Итак, когда мы влюблены в женщину, "мы просто проецируем на нее состояние нашей души, и, следовательно, важны не достоинства женщины, но глубина этого состояния..." Именно это делает для нас чужую любовь трудной для понимания. Влюбленный строит образ Возлюбленной из крайне малых данных, и даже, говорит Пруст, строит тем лучше, чем меньше плотности в реальном веществе. Женщина нейтральная, молчаливая и почти сведенная, как Жюльетта Рекамье, к учтивой оболочке, будет наиболее привлекательной даже для таких требовательных мужчин, как Шатобриан и Бенжамен Констан. Там, где мало данных, можно вообразить все. Изувеченная статуя, у которой нет уже ни головы, ни рук, признается красивой, потому что наше воображение - великий художник, который сам лепит совершенную статую. Так же кажется умной молчаливая женщина, поскольку ум ее любовника перекраивает ее ум. Но как другому мужчине, который слушает ту же женщину хладнокровно, не судить ее строго и не удивляться тому, что он называет ослеплением своего друга? Тот, кто видит в человеке лишь то, что в нем действительно имеется, не может понять выбора любви, который определяется тем, что имеется не в избранном предмете, но в уме выбирающего. Таким образом, первая ступень любви (согласно Прусту) - это работа воображения, которое, будучи приведено в действие желанием и тревогой, украшает всеми прелестями какую-нибудь незнакомку и толкает нас к тому, чтобы дать ей роль Возлюбленной. Ибо весьма необходимо, чтобы кто-то получил эту роль, если мы хотим, чтобы любовная комедия была сыграна, а этого хочет любое человеческое существо. 

МУКИ ЛЮБВИ

Какой же будет вторая ступень? A priori кажется, что совместная жизнь двух существ, объединенных двумя недоразумениями, которые считают, что увидели друг в друге то, чего там на самом деле не было, может стать лишь мучительным пробуждением и провалом. Мы обручаемся с женщиной, которой наше воображение подменило живую, но, тем не менее, женимся-то мы на живой, с живой связываем себя и вне брака. Разочарование кажется неизбежным, и таков, действительно, диагноз Пруста. "В любви, - говорит он, - выбор может быть только неудачным". Он беспощадно и, по собственной оценке, довольно зло показывает, насколько реальности любви отличаются от того, что мы себе воображали.

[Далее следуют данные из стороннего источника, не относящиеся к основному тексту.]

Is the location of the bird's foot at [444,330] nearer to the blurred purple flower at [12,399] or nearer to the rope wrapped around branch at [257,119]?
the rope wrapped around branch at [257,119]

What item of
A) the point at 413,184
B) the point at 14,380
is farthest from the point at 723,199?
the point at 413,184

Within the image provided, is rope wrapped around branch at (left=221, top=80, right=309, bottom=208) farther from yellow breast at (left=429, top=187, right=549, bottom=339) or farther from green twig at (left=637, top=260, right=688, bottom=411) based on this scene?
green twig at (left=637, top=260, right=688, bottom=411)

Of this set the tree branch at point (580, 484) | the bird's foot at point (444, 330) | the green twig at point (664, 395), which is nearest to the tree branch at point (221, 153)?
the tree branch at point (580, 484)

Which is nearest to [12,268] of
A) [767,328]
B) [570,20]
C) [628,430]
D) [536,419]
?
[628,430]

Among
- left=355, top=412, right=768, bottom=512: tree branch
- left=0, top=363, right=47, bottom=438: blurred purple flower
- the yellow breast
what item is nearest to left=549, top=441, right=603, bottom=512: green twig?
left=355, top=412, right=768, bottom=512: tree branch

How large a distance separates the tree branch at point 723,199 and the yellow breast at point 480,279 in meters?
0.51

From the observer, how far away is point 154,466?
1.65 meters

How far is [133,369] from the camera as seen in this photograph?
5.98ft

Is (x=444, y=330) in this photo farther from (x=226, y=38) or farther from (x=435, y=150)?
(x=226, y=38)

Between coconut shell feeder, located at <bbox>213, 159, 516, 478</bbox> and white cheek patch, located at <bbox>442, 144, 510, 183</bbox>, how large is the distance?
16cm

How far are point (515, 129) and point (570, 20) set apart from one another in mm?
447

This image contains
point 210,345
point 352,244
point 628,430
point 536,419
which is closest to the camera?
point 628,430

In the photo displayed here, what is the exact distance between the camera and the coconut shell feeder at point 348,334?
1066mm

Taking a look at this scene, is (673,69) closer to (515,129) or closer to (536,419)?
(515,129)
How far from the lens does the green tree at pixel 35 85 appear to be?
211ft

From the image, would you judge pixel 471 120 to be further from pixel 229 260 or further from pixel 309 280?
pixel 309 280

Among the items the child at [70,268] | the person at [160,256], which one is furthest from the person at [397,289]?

После победы мы оказываемся рядом с существом, которое едва знаем: "Что знал я об Альбертине? Один-два профиля на фоне моря... Ведь любят по улыбке, взгляду, плечу. Этого достаточно; тогда долгими часами надежды или грусти создают личность, составляют характер..." Наше чувство смогло стать очень сильным, потому что мы питали его нашими предположениями и тревогами, но оно построено на слишком хрупких основах, чтобы выдержать это тяжелое здание. Вдобавок любимое существо, как и все прочие, непостижимо, так что, даже если мы узнали его лучше, мы все равно совершенно его не знаем. Что мы знаем о наших спутницах или спутниках после долгих лет совместной жизни? Несколько фраз, несколько жестов, несколько привычек. Но сокровенные мысли, составляющие их суть, остаются для нас, по определению, недоступными, тогда как те, в которых они признались, искажены словами, желанием нравиться, полной или неполной неспособностью всех существ выразить себя. "Мы всегда разочарованы, - говорит Пруст, - той малостью, что остается от реального человека в его письмах". Они могут быть блестящими, нежными, трогательными, но редко бывает, чтобы они выразили всю природу характера. Актриса (или актер) играет свою роль; женщина (или мужчина) от нас ускользает.

Перейти на страницу:

Похожие книги

Академик Императорской Академии Художеств Николай Васильевич Глоба и Строгановское училище
Академик Императорской Академии Художеств Николай Васильевич Глоба и Строгановское училище

Настоящее издание посвящено малоизученной теме – истории Строгановского Императорского художественно-промышленного училища в период с 1896 по 1917 г. и его последнему директору – академику Н.В. Глобе, эмигрировавшему из советской России в 1925 г. В сборник вошли статьи отечественных и зарубежных исследователей, рассматривающие личность Н. Глобы в широком контексте художественной жизни предреволюционной и послереволюционной России, а также русской эмиграции. Большинство материалов, архивных документов и фактов представлено и проанализировано впервые.Для искусствоведов, художников, преподавателей и историков отечественной культуры, для широкого круга читателей.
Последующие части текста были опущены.